Akhir-akhir ini, aku semakin tertarik dengan dunia tasawuf, setelah mengkaji Syaikh ‘Abd al-Qadir al-Jilani sebagai tugas akhir—ehm, agaknya nalar sufiku semakin muncul. Sayangnya, aku tak kunjung kasyf. Tak mengapa … Namun, tulisan kali ini, aku ingin sedikit berbagi mengenai novel karya Ibn Thufail yang bernuansa sufi, ialah Hay bin Yaqdzan.

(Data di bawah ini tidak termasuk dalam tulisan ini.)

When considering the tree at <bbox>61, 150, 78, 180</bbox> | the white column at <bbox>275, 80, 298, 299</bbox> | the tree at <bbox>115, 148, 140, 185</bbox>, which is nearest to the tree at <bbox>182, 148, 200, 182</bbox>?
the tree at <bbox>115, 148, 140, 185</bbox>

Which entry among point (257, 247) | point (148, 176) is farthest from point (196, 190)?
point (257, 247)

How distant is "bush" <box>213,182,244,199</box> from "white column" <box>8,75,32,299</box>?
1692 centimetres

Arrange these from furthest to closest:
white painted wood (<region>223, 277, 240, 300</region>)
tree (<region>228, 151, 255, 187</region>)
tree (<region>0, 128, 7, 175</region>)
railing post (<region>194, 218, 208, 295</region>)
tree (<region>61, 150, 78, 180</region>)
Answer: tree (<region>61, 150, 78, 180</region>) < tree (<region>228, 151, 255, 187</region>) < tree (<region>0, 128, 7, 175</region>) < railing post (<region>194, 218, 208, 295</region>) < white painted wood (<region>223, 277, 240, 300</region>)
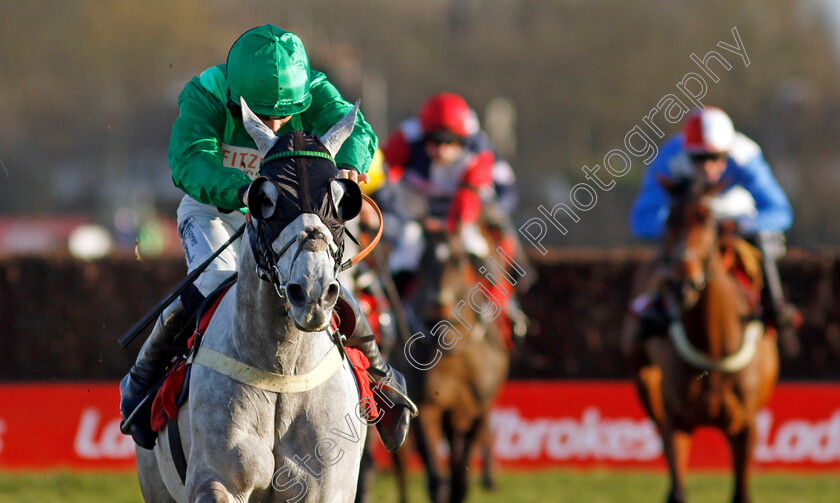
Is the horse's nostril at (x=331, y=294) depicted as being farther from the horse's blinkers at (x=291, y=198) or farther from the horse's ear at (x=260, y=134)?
the horse's ear at (x=260, y=134)

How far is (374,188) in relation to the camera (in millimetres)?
7973

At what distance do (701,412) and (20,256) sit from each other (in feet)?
22.5

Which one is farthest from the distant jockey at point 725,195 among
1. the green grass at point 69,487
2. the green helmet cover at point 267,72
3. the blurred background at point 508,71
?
the blurred background at point 508,71

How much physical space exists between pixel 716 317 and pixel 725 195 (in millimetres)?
1005

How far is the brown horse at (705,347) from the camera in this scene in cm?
712

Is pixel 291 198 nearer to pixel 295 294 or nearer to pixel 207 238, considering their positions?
pixel 295 294

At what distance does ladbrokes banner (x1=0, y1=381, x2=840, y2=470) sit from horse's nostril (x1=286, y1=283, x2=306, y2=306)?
734 cm

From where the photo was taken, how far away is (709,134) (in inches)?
308

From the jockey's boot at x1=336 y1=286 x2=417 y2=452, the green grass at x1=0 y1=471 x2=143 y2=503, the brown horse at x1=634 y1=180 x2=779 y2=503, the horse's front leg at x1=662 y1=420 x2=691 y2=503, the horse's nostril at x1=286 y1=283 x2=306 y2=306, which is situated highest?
the horse's nostril at x1=286 y1=283 x2=306 y2=306

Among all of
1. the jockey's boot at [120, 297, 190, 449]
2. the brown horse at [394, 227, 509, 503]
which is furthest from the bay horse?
the brown horse at [394, 227, 509, 503]

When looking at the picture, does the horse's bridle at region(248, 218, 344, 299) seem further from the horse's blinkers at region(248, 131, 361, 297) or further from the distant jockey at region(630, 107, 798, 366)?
the distant jockey at region(630, 107, 798, 366)

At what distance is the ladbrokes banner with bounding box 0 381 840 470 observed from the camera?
9812 mm

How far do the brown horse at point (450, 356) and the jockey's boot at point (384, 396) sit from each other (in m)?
3.68

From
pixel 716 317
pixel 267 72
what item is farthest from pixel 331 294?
pixel 716 317
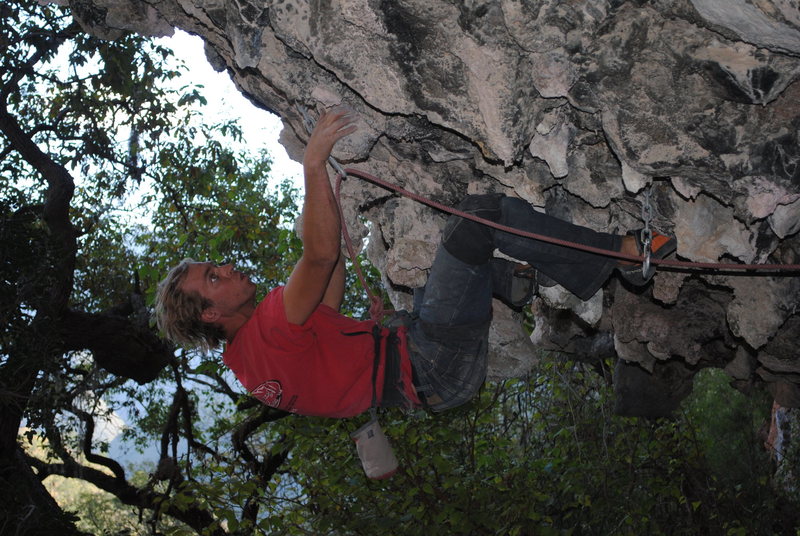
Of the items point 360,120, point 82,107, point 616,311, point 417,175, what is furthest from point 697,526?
point 82,107

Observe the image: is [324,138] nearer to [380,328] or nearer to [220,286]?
[220,286]

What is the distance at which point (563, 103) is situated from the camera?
2.97 meters

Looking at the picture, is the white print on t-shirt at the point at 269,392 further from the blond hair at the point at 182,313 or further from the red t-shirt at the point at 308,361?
the blond hair at the point at 182,313

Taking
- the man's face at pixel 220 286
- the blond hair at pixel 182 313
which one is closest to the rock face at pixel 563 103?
the man's face at pixel 220 286

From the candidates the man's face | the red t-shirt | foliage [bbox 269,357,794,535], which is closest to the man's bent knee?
the red t-shirt

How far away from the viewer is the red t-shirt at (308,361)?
2816 mm

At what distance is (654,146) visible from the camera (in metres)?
2.79

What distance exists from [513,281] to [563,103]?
3.56ft

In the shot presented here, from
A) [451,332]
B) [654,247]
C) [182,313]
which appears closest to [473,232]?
[451,332]

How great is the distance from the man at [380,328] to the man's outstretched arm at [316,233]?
0.02 metres

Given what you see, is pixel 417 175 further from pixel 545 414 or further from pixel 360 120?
pixel 545 414

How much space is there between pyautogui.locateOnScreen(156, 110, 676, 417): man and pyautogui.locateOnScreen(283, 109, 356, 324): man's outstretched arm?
0.02 metres

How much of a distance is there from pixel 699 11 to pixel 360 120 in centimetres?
164

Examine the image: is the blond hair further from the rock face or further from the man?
the rock face
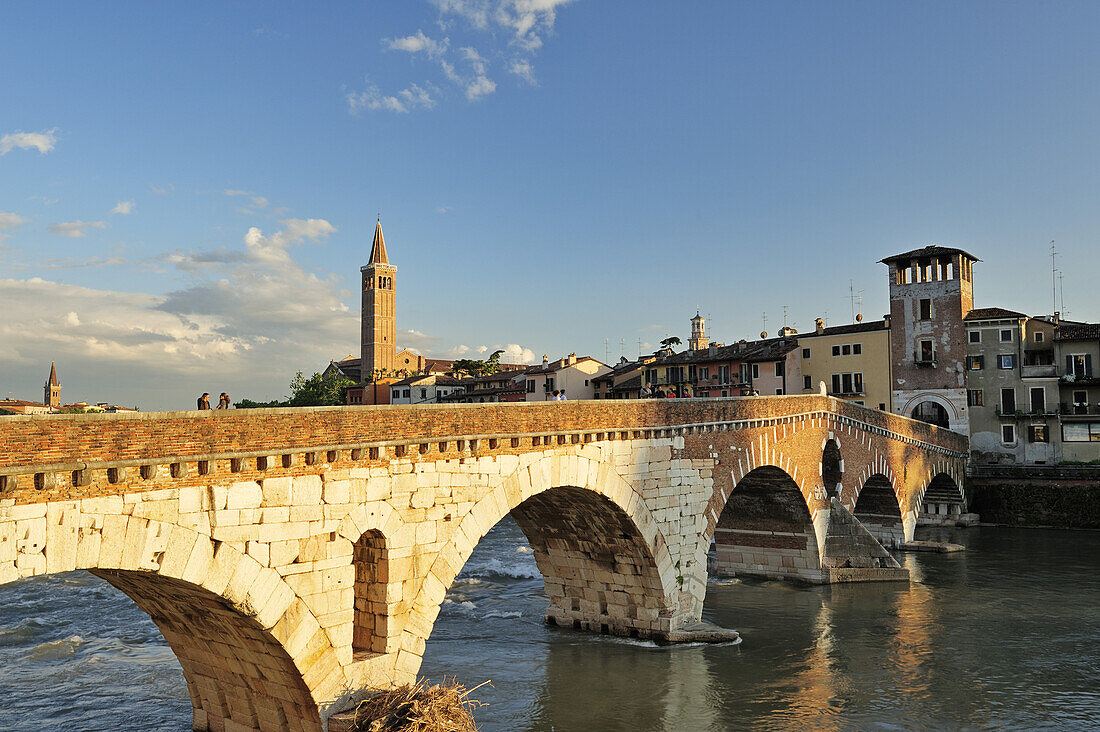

Baik, Ibnu Thufail, lahir sekitar tahun 500 H di Granada, Spanyol, seorang tokoh sufi yang mengawali karir sebagai dokter, bahkan sempat menjabat sebagai menteri di Negara bagian Granada Spanyol pada saat itu. Negara Spanyol, yang tidak hanya terkenal karena adanya Real Madrid dan Barcelona sebagai tim sepak bola langganan juara, melainkan juga karena sejarah lahirnya Islam di wilayah Eropa, dan juga lahirnya tokoh filsuf-iluminis, Ibnu Thufail yang mengarang novel fenomenal Hay bin Yaqdzan.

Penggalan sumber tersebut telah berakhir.